§ The Minister of Labour (Mr. John Hare)
A principal function of the Youth Employment Service is to stimulate apprenticeship and the local youth employment committees throughout the country give much help in this task. The Industrial Training Council is continuing the valuable activities which have contributed greatly towards the substantial increase in apprenticeship this year and is now engaged in a special study of apprenticeship and training methods. Last June, the Council set up regional committees which contain representatives of both sides of industry and other interests, and are serviced by 910 officers of my Department. Their purpose is to keep the regional situation under regular review, to advise the Council thereon and to sponsor local initiatives.

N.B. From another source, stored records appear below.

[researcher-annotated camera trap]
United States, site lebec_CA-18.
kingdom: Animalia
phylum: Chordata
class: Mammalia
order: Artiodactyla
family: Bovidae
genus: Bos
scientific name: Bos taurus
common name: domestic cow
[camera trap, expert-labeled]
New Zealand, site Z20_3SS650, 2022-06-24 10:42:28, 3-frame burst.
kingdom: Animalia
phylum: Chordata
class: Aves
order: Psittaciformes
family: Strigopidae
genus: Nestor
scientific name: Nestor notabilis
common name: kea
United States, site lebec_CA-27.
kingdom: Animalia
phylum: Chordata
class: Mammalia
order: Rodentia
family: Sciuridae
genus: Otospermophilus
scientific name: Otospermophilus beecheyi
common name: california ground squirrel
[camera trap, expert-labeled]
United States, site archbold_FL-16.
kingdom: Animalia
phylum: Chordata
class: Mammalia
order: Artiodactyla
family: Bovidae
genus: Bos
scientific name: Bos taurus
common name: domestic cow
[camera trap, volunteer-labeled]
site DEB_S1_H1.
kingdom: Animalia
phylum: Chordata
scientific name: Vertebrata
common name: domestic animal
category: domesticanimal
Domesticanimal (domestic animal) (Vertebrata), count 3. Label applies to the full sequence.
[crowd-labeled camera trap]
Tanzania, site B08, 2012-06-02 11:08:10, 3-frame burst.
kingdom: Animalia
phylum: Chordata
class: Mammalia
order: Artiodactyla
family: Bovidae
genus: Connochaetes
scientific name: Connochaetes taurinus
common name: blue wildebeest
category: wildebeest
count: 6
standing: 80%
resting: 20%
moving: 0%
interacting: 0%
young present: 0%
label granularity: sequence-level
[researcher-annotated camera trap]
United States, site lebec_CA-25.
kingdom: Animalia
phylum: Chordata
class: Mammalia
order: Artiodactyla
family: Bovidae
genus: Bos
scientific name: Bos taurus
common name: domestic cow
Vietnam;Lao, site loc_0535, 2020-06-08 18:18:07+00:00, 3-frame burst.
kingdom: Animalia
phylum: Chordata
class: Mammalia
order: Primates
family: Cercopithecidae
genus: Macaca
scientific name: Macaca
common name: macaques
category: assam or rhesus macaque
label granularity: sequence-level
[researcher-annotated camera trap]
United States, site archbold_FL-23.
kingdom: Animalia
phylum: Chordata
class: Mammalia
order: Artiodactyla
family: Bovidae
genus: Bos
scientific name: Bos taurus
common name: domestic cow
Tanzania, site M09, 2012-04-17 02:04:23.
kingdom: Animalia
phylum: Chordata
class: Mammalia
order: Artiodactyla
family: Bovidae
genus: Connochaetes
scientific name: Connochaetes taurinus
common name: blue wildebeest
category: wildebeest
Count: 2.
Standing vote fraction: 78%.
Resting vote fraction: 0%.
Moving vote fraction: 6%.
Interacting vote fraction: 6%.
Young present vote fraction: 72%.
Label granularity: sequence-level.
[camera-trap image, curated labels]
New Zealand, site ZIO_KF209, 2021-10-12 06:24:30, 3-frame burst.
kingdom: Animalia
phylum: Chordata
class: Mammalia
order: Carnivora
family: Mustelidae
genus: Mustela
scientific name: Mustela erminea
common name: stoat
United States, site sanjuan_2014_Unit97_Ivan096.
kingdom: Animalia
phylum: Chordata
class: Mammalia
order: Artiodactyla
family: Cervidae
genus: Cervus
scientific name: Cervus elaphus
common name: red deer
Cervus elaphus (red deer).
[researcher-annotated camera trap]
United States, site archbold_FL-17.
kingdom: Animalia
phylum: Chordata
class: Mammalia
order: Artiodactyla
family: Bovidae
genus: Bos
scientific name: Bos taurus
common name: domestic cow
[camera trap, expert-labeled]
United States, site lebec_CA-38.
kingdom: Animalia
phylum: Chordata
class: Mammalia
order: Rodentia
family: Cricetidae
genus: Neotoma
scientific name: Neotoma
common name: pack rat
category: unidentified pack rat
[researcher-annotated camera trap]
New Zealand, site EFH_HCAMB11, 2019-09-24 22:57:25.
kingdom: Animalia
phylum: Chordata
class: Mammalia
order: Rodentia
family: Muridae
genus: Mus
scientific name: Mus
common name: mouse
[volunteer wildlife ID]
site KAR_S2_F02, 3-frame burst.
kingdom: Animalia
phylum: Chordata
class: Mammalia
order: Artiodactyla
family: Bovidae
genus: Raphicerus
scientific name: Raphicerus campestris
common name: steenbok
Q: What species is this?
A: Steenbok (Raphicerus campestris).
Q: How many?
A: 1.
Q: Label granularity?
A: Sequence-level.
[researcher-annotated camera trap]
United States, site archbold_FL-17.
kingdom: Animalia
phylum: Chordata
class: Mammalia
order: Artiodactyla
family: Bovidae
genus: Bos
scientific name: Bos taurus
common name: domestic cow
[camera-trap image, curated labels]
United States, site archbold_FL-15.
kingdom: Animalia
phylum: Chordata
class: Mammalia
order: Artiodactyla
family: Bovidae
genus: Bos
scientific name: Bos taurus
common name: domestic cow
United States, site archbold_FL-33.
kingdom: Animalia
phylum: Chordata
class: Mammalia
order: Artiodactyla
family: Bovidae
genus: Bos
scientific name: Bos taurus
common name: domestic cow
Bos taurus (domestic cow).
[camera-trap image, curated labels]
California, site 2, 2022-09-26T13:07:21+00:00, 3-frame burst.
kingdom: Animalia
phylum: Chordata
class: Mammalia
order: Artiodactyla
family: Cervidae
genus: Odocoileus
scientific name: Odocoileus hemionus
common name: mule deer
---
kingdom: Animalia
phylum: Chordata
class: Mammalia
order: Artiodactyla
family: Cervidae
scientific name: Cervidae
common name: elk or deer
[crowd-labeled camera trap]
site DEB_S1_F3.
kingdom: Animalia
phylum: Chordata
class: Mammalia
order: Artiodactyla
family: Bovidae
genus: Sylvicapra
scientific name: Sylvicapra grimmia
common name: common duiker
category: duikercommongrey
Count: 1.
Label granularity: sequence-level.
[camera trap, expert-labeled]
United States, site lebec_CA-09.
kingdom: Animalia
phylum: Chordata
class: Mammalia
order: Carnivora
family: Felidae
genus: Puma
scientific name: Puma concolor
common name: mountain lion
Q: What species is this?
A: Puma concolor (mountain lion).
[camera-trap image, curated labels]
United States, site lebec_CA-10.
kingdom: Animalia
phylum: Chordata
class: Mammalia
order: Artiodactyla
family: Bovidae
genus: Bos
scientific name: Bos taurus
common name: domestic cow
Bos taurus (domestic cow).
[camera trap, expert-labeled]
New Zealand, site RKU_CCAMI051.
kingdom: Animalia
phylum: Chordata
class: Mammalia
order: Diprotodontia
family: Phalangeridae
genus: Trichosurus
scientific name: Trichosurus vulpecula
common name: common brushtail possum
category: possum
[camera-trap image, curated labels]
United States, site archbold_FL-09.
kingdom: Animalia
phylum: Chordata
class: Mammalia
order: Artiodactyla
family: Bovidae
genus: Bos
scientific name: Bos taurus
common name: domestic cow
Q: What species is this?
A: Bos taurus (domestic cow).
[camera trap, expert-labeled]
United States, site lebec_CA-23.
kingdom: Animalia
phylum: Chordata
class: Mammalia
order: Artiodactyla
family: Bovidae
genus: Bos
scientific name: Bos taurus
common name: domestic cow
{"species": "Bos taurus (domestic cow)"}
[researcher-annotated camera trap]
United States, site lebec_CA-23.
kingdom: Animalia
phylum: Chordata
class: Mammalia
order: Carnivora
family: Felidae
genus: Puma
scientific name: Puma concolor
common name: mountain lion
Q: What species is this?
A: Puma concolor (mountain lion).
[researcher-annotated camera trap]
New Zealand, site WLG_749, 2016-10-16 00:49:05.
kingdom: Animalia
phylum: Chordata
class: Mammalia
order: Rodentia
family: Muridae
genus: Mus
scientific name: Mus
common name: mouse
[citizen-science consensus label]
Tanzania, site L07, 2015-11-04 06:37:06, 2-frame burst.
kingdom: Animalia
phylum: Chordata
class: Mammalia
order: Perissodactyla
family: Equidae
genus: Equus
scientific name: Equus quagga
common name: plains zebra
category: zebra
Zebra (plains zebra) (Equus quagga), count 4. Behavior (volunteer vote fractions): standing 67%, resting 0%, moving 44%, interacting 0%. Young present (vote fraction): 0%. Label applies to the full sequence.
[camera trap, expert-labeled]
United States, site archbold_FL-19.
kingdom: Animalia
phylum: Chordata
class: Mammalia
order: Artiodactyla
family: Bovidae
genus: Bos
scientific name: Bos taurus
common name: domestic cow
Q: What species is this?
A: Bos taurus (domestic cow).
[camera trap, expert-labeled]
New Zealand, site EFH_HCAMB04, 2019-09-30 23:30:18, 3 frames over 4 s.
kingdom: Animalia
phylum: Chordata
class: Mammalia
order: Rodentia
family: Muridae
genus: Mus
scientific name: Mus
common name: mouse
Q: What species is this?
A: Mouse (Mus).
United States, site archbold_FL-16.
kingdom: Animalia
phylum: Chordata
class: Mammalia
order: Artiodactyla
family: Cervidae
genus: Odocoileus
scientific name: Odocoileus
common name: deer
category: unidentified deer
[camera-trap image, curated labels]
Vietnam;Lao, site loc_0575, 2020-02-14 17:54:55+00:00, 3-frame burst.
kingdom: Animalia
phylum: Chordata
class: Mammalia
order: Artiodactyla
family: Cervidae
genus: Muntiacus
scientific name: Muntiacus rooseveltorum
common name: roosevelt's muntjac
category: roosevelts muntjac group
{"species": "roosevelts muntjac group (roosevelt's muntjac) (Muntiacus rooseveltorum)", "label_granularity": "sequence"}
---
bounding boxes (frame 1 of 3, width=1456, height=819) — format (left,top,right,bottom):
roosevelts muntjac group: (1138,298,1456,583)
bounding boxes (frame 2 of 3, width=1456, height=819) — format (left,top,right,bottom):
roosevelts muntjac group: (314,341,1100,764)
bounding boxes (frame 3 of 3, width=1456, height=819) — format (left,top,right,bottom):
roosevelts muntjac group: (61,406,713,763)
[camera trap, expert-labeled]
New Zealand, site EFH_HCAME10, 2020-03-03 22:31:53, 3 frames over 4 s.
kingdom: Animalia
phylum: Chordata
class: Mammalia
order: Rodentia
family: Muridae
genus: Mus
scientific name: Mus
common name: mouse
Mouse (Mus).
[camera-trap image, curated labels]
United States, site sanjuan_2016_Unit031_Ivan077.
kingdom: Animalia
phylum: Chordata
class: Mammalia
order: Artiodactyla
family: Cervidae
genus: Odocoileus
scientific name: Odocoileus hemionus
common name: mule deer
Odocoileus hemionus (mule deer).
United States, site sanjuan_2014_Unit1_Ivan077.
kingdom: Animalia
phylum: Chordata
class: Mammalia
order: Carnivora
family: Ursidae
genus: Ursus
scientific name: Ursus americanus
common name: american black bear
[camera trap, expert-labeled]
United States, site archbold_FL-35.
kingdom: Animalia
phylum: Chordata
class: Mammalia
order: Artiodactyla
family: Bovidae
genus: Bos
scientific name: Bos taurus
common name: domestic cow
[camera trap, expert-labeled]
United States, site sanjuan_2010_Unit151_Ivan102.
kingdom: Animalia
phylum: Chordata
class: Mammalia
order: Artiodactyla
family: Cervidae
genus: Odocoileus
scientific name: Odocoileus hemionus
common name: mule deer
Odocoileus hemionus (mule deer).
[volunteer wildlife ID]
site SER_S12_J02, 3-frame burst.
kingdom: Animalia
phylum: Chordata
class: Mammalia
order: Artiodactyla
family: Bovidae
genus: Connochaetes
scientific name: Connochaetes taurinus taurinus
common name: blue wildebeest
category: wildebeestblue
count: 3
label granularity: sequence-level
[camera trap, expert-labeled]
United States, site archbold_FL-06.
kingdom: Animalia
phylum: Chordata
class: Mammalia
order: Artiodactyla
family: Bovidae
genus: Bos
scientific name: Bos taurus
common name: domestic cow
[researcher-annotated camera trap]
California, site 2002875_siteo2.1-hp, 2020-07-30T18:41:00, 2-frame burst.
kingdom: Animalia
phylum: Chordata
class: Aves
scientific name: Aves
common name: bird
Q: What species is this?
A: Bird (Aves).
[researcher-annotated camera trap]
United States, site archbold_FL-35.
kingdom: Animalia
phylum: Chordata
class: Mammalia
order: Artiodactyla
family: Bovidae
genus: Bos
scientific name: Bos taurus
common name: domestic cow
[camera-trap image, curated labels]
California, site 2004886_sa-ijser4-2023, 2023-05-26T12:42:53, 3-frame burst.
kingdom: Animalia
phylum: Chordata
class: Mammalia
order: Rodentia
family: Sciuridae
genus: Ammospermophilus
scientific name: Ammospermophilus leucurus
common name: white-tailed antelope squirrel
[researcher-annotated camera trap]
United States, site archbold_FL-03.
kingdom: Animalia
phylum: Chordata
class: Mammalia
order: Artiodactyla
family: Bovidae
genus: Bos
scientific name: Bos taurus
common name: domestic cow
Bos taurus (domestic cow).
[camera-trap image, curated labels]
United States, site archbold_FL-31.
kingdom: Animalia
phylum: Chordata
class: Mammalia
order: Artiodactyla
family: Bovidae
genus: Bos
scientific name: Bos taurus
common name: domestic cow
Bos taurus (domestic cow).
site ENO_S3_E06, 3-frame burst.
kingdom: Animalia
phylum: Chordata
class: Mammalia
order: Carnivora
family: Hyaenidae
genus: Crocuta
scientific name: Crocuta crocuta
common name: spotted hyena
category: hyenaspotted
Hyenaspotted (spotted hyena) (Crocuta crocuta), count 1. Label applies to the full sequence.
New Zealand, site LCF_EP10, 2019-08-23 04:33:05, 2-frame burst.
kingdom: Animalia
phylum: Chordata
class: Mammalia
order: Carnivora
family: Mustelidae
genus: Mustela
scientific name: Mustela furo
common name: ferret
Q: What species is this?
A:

In addition, I am discussing the general question of existing apprenticeship arrangements with employers' organisations and trade unions in the major apprentice-employing industries.
§ Mr. Owen
Does the Minister realise that, apart from the regional work which is being done—which is, of course, imporant—the key to the development of the apprenticeship system is local consultation? Further, is he aware of the work being quite successfully done in this respect by his Department in the Ashington area through personal contact between his own officers and local employers?
§ Mr. Hare
I am very grateful to the hon. Gentleman for what he has said. I think he will agree that what we want is both local effort and the good offices of the Industrial Training Council working at national level. These two things combined will, I believe, help us to get some of the results we want.
§ Mr. Prentice
We all welcome the increased number of apprenticeships this year, but does the Minister agree that next year there will be an even larger number of school leavers, at the peak of the bulge, as it were, and there is also a very important long-term problem in increasing the quantity and quality of apprenticeships? Has the right hon. Gentleman further plans for expanding the Industrial Training Council and its staff to cope with these problems over a longer period?
§ Mr. Hare
The hon. Gentleman is quite right to suggest that, although we, have done reasonably well this year, there is no possible room for complacency next year. I am in the closest touch with the I.T.C. and I am discussing the whole problem with the object of seeing that the efforts put into the job this year are carried forward with energy and efficiency next year.